REQUIREMENT ▸ Reproduce every one of the rows below word for word, keeping each line, its spacing, and its order unchanged.

GIVEN DATA ▸

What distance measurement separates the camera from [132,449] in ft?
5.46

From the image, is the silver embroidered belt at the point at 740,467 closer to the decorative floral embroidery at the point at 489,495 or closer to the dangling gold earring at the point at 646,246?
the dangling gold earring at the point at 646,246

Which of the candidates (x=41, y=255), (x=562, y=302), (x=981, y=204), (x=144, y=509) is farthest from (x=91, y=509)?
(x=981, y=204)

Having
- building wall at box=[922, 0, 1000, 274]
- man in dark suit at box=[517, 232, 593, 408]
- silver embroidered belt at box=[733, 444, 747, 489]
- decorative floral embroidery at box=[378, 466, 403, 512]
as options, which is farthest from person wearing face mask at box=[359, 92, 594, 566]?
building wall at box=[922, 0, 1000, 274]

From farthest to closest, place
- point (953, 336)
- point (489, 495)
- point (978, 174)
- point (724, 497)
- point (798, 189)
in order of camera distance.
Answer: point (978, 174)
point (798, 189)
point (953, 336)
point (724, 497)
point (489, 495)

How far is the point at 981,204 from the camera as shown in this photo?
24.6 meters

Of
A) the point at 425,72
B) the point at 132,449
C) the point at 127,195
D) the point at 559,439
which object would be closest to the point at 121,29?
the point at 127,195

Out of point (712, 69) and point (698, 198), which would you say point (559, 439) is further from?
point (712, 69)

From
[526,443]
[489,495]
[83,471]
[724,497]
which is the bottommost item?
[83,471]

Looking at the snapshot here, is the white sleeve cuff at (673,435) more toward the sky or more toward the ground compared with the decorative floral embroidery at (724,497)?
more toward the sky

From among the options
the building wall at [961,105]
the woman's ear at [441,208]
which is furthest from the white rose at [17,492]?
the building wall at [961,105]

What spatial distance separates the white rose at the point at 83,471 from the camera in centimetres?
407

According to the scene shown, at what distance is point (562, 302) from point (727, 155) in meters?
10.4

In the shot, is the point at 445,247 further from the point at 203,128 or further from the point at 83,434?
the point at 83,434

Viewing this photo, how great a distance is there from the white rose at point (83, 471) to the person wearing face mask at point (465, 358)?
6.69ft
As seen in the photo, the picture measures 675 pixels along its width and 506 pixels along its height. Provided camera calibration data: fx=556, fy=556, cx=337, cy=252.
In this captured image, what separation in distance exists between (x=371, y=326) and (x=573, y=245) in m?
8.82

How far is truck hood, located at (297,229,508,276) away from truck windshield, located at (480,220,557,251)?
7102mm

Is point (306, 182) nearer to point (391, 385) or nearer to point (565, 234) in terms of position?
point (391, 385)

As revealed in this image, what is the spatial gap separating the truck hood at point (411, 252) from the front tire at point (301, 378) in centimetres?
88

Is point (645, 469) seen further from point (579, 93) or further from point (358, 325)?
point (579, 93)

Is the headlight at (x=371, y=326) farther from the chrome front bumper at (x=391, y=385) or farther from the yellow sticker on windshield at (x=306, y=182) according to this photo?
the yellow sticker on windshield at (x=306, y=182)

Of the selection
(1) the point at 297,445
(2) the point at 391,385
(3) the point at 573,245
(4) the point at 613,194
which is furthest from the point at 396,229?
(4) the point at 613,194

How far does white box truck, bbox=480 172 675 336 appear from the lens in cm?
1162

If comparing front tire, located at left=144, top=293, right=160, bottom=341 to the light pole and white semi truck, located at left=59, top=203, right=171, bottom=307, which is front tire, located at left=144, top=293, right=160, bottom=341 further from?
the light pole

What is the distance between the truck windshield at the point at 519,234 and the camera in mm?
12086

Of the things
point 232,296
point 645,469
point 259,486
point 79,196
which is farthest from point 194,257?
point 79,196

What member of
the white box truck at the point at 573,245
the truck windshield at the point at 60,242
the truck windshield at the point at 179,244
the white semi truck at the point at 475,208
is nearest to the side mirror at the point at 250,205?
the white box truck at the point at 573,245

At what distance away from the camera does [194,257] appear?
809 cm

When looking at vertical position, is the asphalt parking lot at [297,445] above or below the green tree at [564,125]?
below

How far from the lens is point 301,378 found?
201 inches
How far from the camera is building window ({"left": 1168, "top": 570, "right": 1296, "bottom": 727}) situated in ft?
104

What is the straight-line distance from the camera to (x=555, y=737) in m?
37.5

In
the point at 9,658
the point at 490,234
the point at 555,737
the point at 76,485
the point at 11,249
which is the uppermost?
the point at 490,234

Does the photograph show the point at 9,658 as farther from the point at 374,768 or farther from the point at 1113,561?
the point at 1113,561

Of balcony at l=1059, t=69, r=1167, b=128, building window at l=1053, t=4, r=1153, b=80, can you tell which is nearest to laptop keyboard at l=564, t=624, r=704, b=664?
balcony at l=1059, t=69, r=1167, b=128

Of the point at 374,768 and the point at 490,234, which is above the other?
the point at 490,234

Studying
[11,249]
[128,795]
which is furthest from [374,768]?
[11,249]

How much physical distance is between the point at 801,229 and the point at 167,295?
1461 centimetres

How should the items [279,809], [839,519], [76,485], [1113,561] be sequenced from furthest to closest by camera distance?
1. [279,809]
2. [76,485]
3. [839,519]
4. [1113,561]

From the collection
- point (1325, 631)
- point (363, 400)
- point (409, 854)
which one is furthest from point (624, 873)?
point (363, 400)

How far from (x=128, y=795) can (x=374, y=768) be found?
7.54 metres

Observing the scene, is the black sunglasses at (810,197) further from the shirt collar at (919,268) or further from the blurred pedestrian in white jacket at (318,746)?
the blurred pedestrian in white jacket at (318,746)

SOLUTION ▸
What distance measurement separates the camera from [132,449] in ft?
5.46

From the image, is the silver embroidered belt at the point at 740,467 closer to the decorative floral embroidery at the point at 489,495 or closer to the dangling gold earring at the point at 646,246?
the dangling gold earring at the point at 646,246

Which of the candidates (x=41, y=255), (x=562, y=302), (x=981, y=204), (x=144, y=509) is farthest from (x=91, y=509)?
(x=981, y=204)

Having
- building wall at box=[922, 0, 1000, 274]
- man in dark suit at box=[517, 232, 593, 408]
- silver embroidered belt at box=[733, 444, 747, 489]
- decorative floral embroidery at box=[378, 466, 403, 512]
as options, which is farthest from person wearing face mask at box=[359, 92, 594, 566]?
building wall at box=[922, 0, 1000, 274]

From farthest to closest, place
- point (953, 336)
- point (489, 495)
- point (978, 174)
- point (724, 497)
- point (798, 189)
in order of camera distance.
Answer: point (978, 174)
point (798, 189)
point (953, 336)
point (724, 497)
point (489, 495)

How far is the point at 981,204 from the camera as shown in this photo?
24.6 meters

Of
A) the point at 425,72
B) the point at 132,449
C) the point at 127,195
D) the point at 559,439
which object would be closest to the point at 121,29?
the point at 127,195

Out of point (712, 69) and point (698, 198), which would you say point (559, 439) is further from?
point (712, 69)

From
[526,443]
[489,495]
[83,471]
[724,497]
which is the bottommost item?
[83,471]

Looking at the snapshot here, is the white sleeve cuff at (673,435) more toward the sky or more toward the ground compared with the decorative floral embroidery at (724,497)?
more toward the sky

From among the options
the building wall at [961,105]
the woman's ear at [441,208]
which is furthest from the white rose at [17,492]?
the building wall at [961,105]

What spatial distance separates the white rose at the point at 83,471 from the camera in centimetres?
407

According to the scene shown, at what distance is point (562, 302) from point (727, 155) in meters?
10.4

In the shot, is the point at 445,247 further from the point at 203,128 or further from the point at 83,434?
the point at 83,434

Viewing this photo, how great a distance is there from the white rose at point (83, 471) to the person wearing face mask at point (465, 358)?
6.69ft
As seen in the photo, the picture measures 675 pixels along its width and 506 pixels along its height. Provided camera calibration data: fx=556, fy=556, cx=337, cy=252.
In this captured image, what separation in distance exists between (x=371, y=326) and (x=573, y=245) in m?
8.82

How far is truck hood, located at (297,229,508,276) away from truck windshield, located at (480,220,557,251)?
7102mm

Is point (306, 182) nearer to point (391, 385) or nearer to point (565, 234) in terms of position?
point (391, 385)

As revealed in this image, what is the spatial gap separating the truck hood at point (411, 252) from the front tire at point (301, 378) in centimetres?
88

Is point (645, 469) seen further from point (579, 93) or further from point (358, 325)?
point (579, 93)

Is the headlight at (x=371, y=326) farther from the chrome front bumper at (x=391, y=385) or farther from the yellow sticker on windshield at (x=306, y=182) according to this photo?
the yellow sticker on windshield at (x=306, y=182)

Of the selection
(1) the point at 297,445
(2) the point at 391,385
(3) the point at 573,245
(4) the point at 613,194
which is furthest from the point at 396,229?
(4) the point at 613,194

How far does white box truck, bbox=480 172 675 336 appear from the lens in cm?
1162

If comparing front tire, located at left=144, top=293, right=160, bottom=341 to the light pole and white semi truck, located at left=59, top=203, right=171, bottom=307, which is front tire, located at left=144, top=293, right=160, bottom=341 further from?
the light pole

What is the distance between the truck windshield at the point at 519,234 and the camera in mm?
12086

Of the things
point 232,296
point 645,469
point 259,486
point 79,196
which is farthest from point 194,257?
point 79,196

What member of
the white box truck at the point at 573,245
the truck windshield at the point at 60,242
the truck windshield at the point at 179,244
the white semi truck at the point at 475,208
is nearest to the side mirror at the point at 250,205?
the white box truck at the point at 573,245

At what distance away from the camera does [194,257] appear?
809 cm

When looking at vertical position, is the asphalt parking lot at [297,445] above or below the green tree at [564,125]?
below

How far from the lens is point 301,378 found?
201 inches
How far from the camera is building window ({"left": 1168, "top": 570, "right": 1296, "bottom": 727}) situated in ft?
104

What is the straight-line distance from the camera to (x=555, y=737) in m?
37.5

In
the point at 9,658
the point at 490,234
the point at 555,737
the point at 76,485
the point at 11,249
which is the uppermost?
the point at 490,234

Does the photograph show the point at 9,658 as farther from the point at 374,768 or farther from the point at 1113,561?
the point at 1113,561

Of balcony at l=1059, t=69, r=1167, b=128, building window at l=1053, t=4, r=1153, b=80, can you tell which is nearest to laptop keyboard at l=564, t=624, r=704, b=664?
balcony at l=1059, t=69, r=1167, b=128

Of the point at 374,768 and the point at 490,234, which is above the other?
the point at 490,234

Studying
[11,249]
[128,795]
which is furthest from [374,768]?
[11,249]

How much physical distance is between the point at 801,229 and the point at 167,295?
1461 centimetres

How should the items [279,809], [839,519], [76,485], [1113,561] be sequenced from furthest to closest by camera distance?
1. [279,809]
2. [76,485]
3. [839,519]
4. [1113,561]

From the collection
- point (1325, 631)
- point (363, 400)
- point (409, 854)
which one is furthest from point (624, 873)?
point (363, 400)

How far from (x=128, y=795) can (x=374, y=768) be found?
7.54 metres

Observing the scene, is the black sunglasses at (810,197) further from the shirt collar at (919,268) or further from the blurred pedestrian in white jacket at (318,746)?
the blurred pedestrian in white jacket at (318,746)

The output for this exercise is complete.